Natural gas prices had a roller coaster ride in the final two months of 2018 as concerns over historically low storage stockpiles, a cold early-winter outlook and short covering drove the commodity to four-year highs in November. However, warmer temperatures in December paired with increased production levels extinguished gains and sent prices capitulating into year end.
Recent weather forecasts that predict a warmer start to February caused Henry Hub Natural Gas Futures for February (NG=F) to slump another 7.2% Monday. "Weekend weather model guidance moved in about as bearish a direction as possible, with incredible warming in the medium-range as cold in the short-term quickly gets kicked out and replaced by ridging across the East," said a weather analyst at Bespoke Weather, per CNBC.

#### Information provided:
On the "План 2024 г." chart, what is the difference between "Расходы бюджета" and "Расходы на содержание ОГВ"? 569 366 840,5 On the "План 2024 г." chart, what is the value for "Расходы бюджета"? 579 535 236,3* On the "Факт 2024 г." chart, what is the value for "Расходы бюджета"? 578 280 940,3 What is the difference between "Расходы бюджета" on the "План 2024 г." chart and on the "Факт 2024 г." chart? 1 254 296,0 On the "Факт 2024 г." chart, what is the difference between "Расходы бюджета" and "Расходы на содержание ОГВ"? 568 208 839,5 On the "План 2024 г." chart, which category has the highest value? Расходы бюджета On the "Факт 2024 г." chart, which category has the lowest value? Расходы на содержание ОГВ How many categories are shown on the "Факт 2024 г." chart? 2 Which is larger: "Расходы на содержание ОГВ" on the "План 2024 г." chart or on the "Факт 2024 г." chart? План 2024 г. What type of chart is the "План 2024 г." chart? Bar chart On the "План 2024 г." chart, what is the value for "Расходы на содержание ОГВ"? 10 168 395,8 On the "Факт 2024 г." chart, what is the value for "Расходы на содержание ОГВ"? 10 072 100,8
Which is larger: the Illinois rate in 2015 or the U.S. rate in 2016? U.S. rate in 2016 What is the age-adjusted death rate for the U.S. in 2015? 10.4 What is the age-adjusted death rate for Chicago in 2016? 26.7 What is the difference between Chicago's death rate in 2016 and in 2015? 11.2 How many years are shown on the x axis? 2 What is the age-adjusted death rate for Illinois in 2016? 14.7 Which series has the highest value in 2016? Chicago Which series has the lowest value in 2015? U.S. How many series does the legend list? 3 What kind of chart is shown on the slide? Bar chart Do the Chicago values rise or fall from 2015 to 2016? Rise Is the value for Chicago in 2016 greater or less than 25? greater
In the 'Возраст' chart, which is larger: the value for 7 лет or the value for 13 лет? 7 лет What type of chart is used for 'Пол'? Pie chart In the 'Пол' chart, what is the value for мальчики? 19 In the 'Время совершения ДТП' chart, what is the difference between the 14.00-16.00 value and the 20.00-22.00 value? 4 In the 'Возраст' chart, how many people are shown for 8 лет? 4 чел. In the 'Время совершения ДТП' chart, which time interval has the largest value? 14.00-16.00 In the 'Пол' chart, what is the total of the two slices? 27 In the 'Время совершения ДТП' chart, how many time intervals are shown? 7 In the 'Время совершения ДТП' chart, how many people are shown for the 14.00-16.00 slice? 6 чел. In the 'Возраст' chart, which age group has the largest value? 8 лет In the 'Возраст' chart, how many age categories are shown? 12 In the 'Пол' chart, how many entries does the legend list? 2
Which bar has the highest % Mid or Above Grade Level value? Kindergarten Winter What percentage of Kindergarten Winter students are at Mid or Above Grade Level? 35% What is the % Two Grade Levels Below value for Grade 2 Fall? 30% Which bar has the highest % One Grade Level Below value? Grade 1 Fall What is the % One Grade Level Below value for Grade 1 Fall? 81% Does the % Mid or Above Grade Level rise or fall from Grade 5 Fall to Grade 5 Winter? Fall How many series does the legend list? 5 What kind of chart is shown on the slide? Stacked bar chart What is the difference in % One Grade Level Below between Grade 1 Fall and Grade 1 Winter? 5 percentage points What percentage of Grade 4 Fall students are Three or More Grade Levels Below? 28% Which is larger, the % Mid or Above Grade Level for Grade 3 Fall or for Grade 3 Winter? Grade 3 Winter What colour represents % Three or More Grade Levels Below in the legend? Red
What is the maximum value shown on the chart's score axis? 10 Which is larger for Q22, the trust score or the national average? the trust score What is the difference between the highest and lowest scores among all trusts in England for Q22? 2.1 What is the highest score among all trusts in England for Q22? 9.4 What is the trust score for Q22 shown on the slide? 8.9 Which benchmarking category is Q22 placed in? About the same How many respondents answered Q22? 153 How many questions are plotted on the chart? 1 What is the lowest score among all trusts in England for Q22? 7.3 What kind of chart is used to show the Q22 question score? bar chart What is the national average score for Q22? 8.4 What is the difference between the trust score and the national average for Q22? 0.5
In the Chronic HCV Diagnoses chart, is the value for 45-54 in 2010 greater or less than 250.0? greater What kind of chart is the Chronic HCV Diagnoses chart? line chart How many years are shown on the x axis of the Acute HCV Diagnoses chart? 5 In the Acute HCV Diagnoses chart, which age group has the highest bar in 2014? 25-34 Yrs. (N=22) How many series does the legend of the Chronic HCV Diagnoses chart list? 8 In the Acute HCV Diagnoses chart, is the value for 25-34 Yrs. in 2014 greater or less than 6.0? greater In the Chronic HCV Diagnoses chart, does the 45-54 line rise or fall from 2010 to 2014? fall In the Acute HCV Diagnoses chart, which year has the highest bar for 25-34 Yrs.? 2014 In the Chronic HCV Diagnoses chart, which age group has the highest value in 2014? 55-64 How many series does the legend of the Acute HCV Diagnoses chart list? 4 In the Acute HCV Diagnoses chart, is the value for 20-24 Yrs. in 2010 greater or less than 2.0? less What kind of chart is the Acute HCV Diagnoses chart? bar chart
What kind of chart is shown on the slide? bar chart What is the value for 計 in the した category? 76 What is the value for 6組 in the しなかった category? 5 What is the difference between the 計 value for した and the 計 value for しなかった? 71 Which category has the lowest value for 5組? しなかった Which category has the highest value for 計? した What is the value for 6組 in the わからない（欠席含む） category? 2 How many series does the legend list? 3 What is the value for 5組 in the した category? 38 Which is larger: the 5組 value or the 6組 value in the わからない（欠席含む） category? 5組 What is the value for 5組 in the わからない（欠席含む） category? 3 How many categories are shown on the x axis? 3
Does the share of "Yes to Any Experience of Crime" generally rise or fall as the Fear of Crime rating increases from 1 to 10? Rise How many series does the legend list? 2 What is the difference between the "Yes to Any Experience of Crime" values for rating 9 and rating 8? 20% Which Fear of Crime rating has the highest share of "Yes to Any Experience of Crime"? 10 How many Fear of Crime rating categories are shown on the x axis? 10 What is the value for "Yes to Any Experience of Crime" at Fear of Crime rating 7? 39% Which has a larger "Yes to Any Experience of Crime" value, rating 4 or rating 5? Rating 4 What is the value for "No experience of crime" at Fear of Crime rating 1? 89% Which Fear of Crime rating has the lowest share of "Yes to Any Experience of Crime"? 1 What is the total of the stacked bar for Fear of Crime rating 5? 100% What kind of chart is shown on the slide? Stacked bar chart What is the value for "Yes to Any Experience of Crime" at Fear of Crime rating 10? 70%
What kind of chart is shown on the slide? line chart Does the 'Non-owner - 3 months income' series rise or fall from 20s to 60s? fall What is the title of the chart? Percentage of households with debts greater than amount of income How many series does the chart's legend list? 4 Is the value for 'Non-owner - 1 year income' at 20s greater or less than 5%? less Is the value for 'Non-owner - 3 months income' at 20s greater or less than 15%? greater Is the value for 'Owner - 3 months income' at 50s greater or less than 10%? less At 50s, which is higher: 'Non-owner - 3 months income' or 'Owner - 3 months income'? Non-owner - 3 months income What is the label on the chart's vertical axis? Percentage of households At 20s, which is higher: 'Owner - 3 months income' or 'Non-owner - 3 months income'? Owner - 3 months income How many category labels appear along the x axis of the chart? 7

#### Task directions:
Translate this sentence from the natural gas prices text into Spanish: "Recent weather forecasts that predict a warmer start to February caused Henry Hub Natural Gas Futures for February (NG=F) to slump another 7.2% Monday."

#### Your solution:
Los pronósticos meteorológicos recientes que predicen un inicio de febrero más cálido hicieron que los futuros de gas natural de Henry Hub para febrero (NG=F) cayeran otro 7,2 % el lunes.